------ Metin Bölümü ------

CHP Manisa Milletvekili Sakine ÖZ, “Basında Sansürün Kaldırılışı”nın 105. yıldönümü nedeniyle bir basın açıklaması yaptı.
Abone olİNTERNETHABER.COM- Öz, Türkiye’de ve dünyada basının önüne çıkarılan engellerin hem habercilere hem de haber alma hakkını savunan insanlara büyük zararlar verdiğini savundu. Sakine ÖZ, tarafsız, sadece ve sadece gerçeği arayan ve sunan bir habercilik istediklerini belirtti; haber için ter dökerken ticari ve siyasi çıkarlar nedeniyle sansür sürecine takılan gazeteciliğin ve televizyonculuğun bir an önce son bulması çağrısında bulundu.
Milletvekili Öz, Türkiye’de uzun tutukluluk, kişisel ve mesleki itibarın zedelenmesi, işsizlik ve ölüm tehditleriyle yıldırılmak istenen basın emekçilerine uygulanan her türlü baskının ve sansürün önüne geçmek için mücadeleye devam ettiklerinin altını çizdi.
Milletvekili Öz, özellikle Gezi Parkı direnişleri sürecinde Anadolu Ajansı’nın hükümet güdümünde haber hazırlandığı, farklı içerikte haber hazırlayan kurum çalışanlarına sansür uygulandığı ve kurum içinde usulsüzlükler yapıldığı yönündeki iddialarını TBMM’de gündeme getirmiş ve Genel Kurul’da görüşülen araştırma önergesiyle bu iddialarını kanıtlamıştı.
Manisa Milletvekili Sakine Öz’ün açıklaması şöyle:
BASIN İFTİRAYLA KARŞILAŞIYOR
“Ülkemiz, medyanın önemli bölümünün siyasal iktidarlar ile ticari çıkar çevrelerinin ördüğü ilişki ağına hapsedilmiş durumda... Bu çürümüş ağ, basın dünyasında öylesine ağır sonuçlara yol açtı ki, iktidarın ve birçok medya grubunun ticari ve siyasi çıkarları nedeniyle uygun görmediği haberler kesiliyor, derinlemesine araştırılmış ve ortaya çıkarılmış skandallara sırt çevriliyor. Haber tutkusu ve gerçekleri sunma sevdasıyla yola çıkan birçok basın emekçisi, doğruları savunma, yalanları açığa vurma ısrarını sürdürdüğünde, iftiralarla karşılaşıyor, sabah baskınlarıyla evlerinden alınıp götürülüyor, düzmece iddianameler ortaya atılana kadar yıllarca hapiste tutuluyor. Basın emekçileri, sağlık sorunlarına, işsizliğe, itibar kaybına ve belki de en değerlisi, çok sevdikleri mesleklerini gereğince yürütememekle karşı karşıya bırakılıyor.

------ Kaynak Materyal ------

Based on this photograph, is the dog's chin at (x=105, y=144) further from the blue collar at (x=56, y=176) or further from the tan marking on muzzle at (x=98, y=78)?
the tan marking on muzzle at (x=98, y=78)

------

* Yönergeler *
(1) Metin bölümündeki açıklamaya göre bazı haberler neden kesiliyor? Bir ile üç cümle arasında açıklayın.
(2) Metin bölümüne göre şu soruları kısaca yanıtlayın:
(a) Sakine Öz hangi ilin milletvekili?
(b) Öz, Anadolu Ajansı hakkındaki iddialarını Genel Kurul'da görüşülen hangi şeyle kanıtlamıştı?
(c) Açıklamaya göre basın emekçileri sabah baskınlarıyla nereden alınıp götürülüyor?
Yanıt verirken sadece metne dayanın.

* Yanıtlar *
(1) Bu haberler, iktidarın ve birçok medya grubunun ticari ve siyasi çıkarlarına uygun düşmediği için kesiliyor. Açıklamaya göre bu durum, medyanın önemli bölümünün siyasal iktidarlar ile ticari çıkar çevrelerinin ördüğü "çürümüş" ilişki ağına hapsedilmesinin bir sonucu.

(2)
(a) Manisa.
(b) Bir araştırma önergesiyle.
(c) Evlerinden.